## Extracted entries:

Start of Block

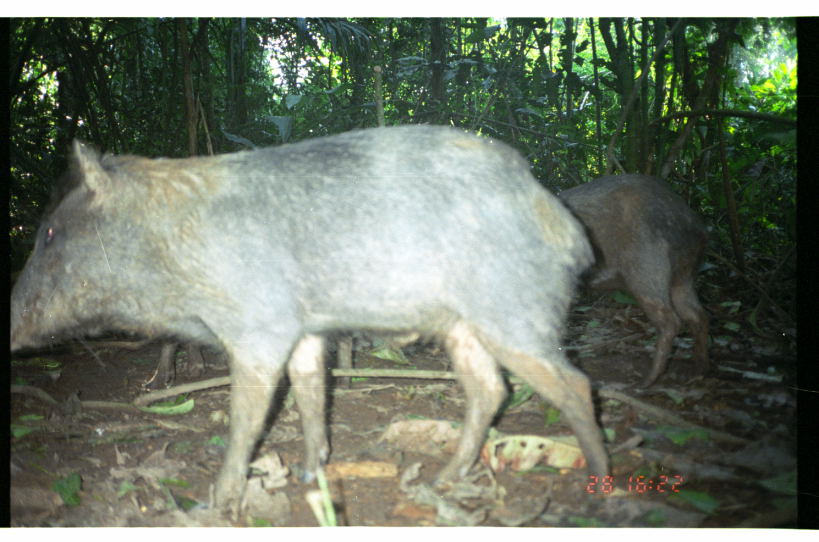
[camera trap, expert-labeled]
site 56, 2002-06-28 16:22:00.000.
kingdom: Animalia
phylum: Chordata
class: Mammalia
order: Artiodactyla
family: Tayassuidae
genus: Tayassu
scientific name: Tayassu pecari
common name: white-lipped peccary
Tayassu pecari (white-lipped peccary).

End of Block

## Task item:
Restate word for word every line from the one containing "phylum: Chordata" through the final line of the listing. Both end lines belong in the answer.

## Solution to this task:
phylum: Chordata
class: Mammalia
order: Artiodactyla
family: Tayassuidae
genus: Tayassu
scientific name: Tayassu pecari
common name: white-lipped peccary
Tayassu pecari (white-lipped peccary).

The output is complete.